California’s biggest wildfire of 2019, the Walker Fire, is near 100 percent containment after favorable weather conditions helped fire crews make great progress fighting the blaze.
The wildfire, burning in Plumas National Forest about 11 miles east of Taylorsville, is now 96 percent contained after charring 54,518 acres, according to a Tuesday morning incident report by the U.S. Forest Service.
All mandatory evacuation orders for the wildfire have been lifted by the Plumas and Lassen county sheriff’s offices. Some local roadways near the fire remain closed, the Forest Service says.
The area saw about an inch of rain as a cold front blew across Northern California on Monday, the Forest Service said.

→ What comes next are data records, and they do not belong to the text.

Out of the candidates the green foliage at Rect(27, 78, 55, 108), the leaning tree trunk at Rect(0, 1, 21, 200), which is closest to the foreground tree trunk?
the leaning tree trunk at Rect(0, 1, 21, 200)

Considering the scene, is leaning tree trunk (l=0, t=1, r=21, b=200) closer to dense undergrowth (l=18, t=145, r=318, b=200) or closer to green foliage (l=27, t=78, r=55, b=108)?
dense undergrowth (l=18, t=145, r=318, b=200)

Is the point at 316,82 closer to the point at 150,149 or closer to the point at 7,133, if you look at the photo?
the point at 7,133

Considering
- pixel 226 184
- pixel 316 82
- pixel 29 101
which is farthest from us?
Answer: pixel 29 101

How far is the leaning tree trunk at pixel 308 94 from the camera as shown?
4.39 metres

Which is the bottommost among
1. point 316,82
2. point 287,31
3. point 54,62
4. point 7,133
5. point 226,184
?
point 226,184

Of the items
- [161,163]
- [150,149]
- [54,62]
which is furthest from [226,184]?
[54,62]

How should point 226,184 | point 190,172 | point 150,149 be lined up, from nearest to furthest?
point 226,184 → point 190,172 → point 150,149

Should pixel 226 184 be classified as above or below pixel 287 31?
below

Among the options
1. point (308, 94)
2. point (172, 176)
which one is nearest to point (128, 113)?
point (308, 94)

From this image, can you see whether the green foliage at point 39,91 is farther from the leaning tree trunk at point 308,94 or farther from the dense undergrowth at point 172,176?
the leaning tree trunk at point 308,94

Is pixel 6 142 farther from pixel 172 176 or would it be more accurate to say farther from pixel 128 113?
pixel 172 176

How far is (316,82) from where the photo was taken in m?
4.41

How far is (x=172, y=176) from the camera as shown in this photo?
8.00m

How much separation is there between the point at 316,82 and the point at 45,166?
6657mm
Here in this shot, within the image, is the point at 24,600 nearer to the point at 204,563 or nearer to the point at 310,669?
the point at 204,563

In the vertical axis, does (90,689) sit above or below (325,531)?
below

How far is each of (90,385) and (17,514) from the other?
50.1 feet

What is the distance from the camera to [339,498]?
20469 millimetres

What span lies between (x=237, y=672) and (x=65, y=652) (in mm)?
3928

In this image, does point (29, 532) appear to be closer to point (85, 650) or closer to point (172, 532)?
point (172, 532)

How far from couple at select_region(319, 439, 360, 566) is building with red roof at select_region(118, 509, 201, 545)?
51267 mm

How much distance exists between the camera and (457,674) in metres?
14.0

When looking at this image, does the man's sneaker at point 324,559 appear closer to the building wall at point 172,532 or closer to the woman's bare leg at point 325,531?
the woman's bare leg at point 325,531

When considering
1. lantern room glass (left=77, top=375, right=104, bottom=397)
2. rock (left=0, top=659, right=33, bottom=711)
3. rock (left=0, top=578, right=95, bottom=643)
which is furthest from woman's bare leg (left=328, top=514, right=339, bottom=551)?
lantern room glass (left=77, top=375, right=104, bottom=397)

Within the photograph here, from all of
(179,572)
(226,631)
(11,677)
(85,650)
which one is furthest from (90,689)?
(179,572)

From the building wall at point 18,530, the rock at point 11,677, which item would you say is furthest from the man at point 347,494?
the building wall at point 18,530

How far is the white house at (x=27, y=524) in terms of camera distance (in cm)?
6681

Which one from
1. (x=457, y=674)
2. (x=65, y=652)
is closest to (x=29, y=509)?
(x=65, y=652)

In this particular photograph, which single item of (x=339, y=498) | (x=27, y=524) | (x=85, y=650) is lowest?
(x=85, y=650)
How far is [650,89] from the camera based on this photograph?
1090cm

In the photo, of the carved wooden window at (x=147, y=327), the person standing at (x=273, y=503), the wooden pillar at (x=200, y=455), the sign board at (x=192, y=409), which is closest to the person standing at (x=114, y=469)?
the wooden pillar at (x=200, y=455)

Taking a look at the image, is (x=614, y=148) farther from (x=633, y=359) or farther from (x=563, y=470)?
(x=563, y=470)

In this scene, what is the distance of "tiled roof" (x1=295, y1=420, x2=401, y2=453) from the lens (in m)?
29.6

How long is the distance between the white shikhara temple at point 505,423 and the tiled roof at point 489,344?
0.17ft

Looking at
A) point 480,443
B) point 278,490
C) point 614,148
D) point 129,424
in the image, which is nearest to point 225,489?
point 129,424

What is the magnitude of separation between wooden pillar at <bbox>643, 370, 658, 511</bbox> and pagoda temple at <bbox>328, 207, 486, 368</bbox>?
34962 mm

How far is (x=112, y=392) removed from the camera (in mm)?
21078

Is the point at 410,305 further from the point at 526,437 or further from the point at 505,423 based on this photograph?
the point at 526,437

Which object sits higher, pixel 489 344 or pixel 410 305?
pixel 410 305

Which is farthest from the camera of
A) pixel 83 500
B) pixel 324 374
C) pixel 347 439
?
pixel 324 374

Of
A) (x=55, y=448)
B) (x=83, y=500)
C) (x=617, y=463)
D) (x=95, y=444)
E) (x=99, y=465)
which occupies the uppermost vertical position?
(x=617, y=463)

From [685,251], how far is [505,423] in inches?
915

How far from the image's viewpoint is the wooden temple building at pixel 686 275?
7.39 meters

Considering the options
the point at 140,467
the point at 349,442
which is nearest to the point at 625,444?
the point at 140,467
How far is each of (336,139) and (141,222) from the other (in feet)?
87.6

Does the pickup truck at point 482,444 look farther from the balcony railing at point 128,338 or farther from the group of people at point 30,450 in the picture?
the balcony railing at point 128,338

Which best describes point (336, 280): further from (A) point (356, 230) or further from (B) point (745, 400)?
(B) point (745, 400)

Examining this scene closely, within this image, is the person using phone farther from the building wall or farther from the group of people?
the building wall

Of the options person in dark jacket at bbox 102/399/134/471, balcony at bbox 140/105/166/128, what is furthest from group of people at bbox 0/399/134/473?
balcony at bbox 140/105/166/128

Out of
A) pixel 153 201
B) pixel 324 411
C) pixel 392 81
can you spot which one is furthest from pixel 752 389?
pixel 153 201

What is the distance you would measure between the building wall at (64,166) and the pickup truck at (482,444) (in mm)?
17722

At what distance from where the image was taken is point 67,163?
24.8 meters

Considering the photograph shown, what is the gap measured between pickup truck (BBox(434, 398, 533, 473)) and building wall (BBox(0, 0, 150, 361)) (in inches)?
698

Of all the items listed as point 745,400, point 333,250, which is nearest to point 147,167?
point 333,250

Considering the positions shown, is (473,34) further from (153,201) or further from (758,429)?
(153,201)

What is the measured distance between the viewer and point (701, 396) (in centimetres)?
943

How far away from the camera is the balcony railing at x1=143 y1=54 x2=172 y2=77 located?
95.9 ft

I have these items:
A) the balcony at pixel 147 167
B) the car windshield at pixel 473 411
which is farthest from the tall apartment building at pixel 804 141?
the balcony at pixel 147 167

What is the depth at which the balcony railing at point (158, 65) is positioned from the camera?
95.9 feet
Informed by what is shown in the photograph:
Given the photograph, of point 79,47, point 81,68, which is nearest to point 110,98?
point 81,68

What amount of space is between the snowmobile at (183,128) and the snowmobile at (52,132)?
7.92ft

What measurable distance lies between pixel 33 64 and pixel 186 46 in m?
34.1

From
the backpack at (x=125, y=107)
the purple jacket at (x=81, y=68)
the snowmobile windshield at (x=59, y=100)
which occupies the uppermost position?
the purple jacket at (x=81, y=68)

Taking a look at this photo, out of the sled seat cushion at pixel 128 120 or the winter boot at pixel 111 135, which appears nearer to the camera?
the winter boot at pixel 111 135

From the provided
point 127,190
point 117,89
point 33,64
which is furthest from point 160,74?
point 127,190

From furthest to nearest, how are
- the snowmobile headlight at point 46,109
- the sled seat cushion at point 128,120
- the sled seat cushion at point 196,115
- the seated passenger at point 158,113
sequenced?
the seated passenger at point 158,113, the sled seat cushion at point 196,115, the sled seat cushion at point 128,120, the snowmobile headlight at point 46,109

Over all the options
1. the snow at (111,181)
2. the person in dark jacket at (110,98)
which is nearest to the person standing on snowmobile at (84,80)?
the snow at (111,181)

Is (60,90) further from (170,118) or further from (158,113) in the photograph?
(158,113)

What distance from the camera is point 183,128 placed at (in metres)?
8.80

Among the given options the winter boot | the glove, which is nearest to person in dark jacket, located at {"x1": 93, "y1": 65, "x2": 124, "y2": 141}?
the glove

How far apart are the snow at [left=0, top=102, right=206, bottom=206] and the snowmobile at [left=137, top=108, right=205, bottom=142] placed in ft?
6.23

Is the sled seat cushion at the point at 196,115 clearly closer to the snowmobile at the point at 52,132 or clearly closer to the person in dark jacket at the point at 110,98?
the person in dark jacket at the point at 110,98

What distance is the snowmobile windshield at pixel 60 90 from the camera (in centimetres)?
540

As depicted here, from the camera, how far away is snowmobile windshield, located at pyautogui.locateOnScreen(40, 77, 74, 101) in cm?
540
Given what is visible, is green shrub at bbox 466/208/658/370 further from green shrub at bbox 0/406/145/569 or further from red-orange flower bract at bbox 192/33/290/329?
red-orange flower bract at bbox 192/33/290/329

Though dry weather is predicted for Tuesday, a chance of rain will return to the Walker Fire area Wednesday. About 150 lightning strikes were also observed Monday evening, but did not impact the Walker Fire, according to the Forest Service.
“With the high increase in containment and the threat of escape mitigated, a large number of fire personnel and equipment have started being released from the incident to return to their home units,” the Forest Service said in Tuesday morning’s incident update.
At its peak, more than 2,000 personnel were assigned to the Walker Fire. No injuries have been reported and no structures have been destroyed.
The Walker Fire started the afternoon of Sept. 4 in the Genesee Valley. Its cause remains under investigation.